→ **Work task**
Leaving out all pictures, write out word for word the lines from the one containing "Luisa Chair by" to the end of the data below.
Working data section start
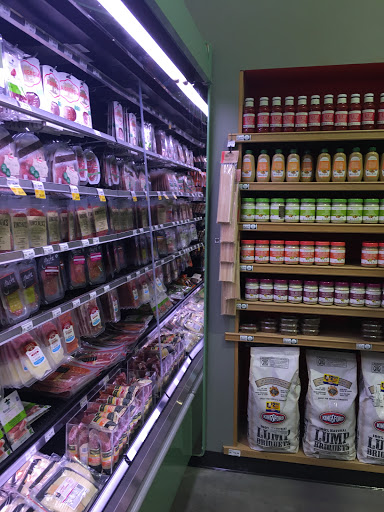 Grocery Store «Whole Foods Market», reviews and photos, 10133 Louetta Rd, Houston, TX 77070, USA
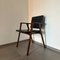 Luisa Chair by Franco Albini for Poggi, 1950s, Image 1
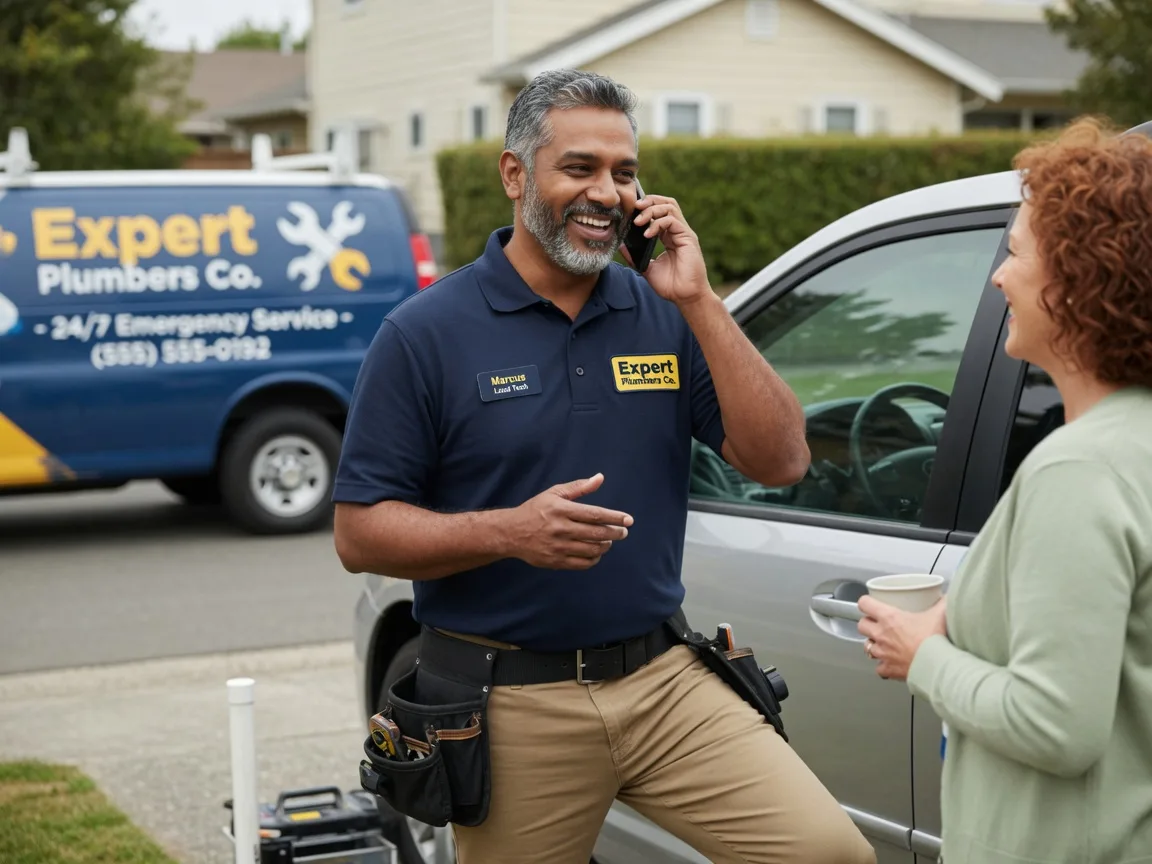 Drain Cleaning Vincennes, IN FAQs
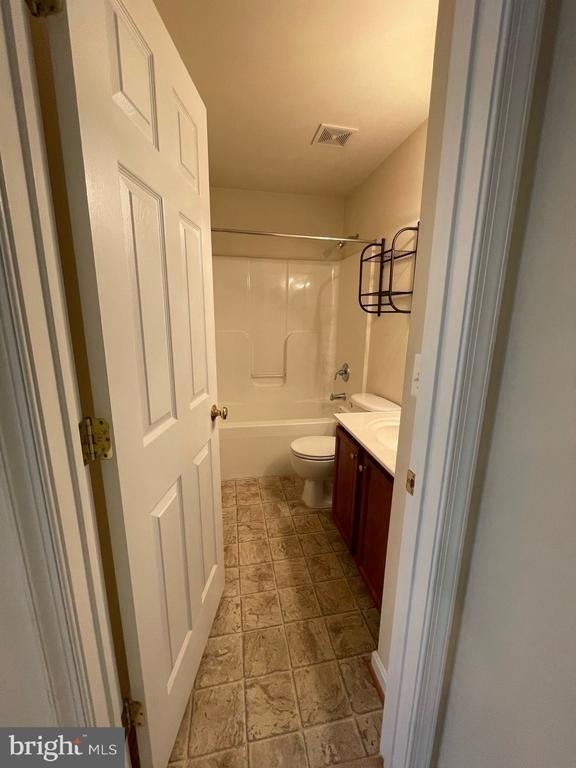 107 Dolphin Cove - Photo 17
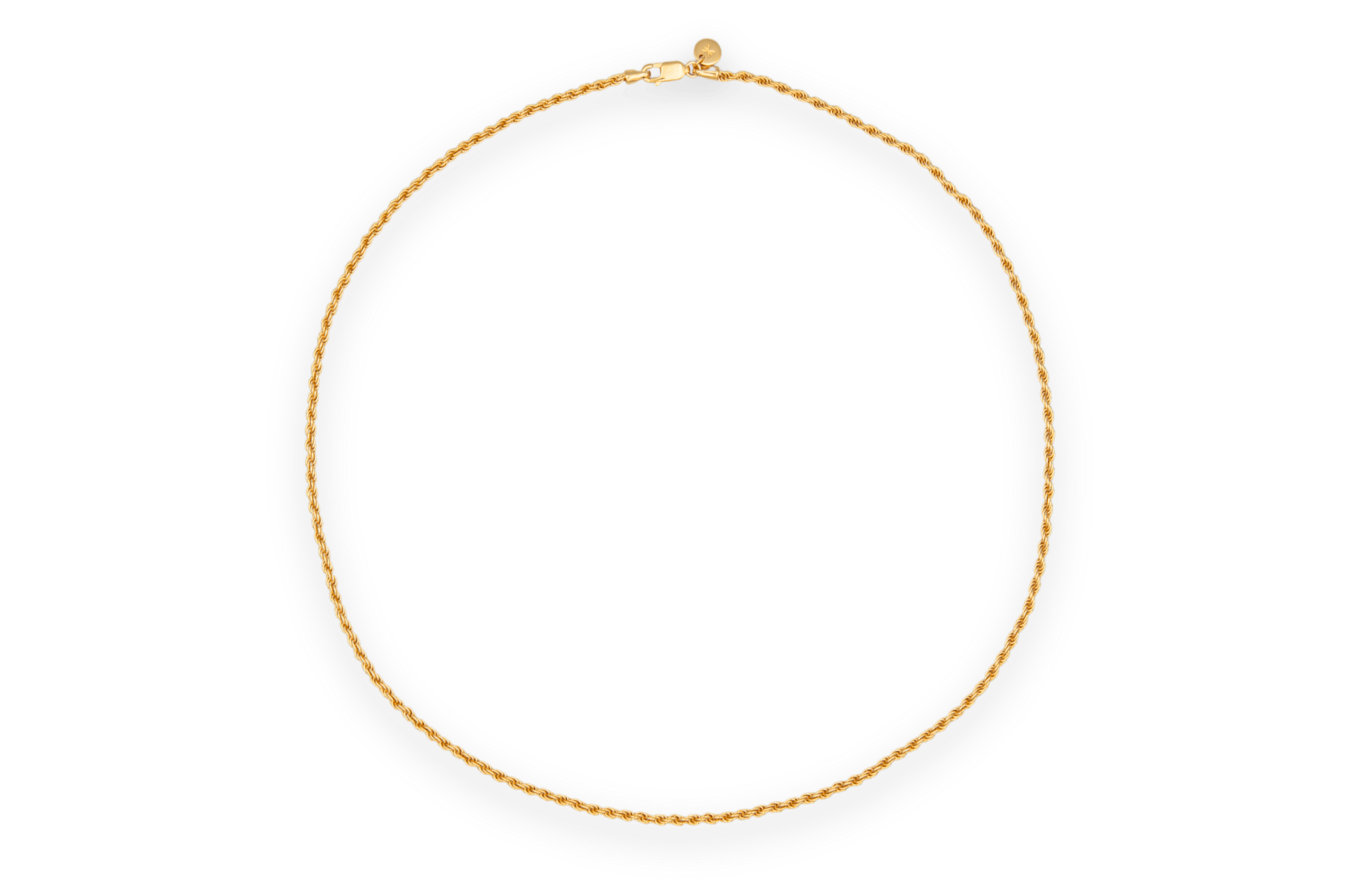 IX Sam Chain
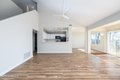 Additional image 9 of 222 Waters Edge Dr, Toms River, NJ, 08753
Working data section end
→ **Response to this exercise**
 Luisa Chair by Franco Albini for Poggi, 1950s, Image 1
 Drain Cleaning Vincennes, IN FAQs
 107 Dolphin Cove - Photo 17
 IX Sam Chain
 Additional image 9 of 222 Waters Edge Dr, Toms River, NJ, 08753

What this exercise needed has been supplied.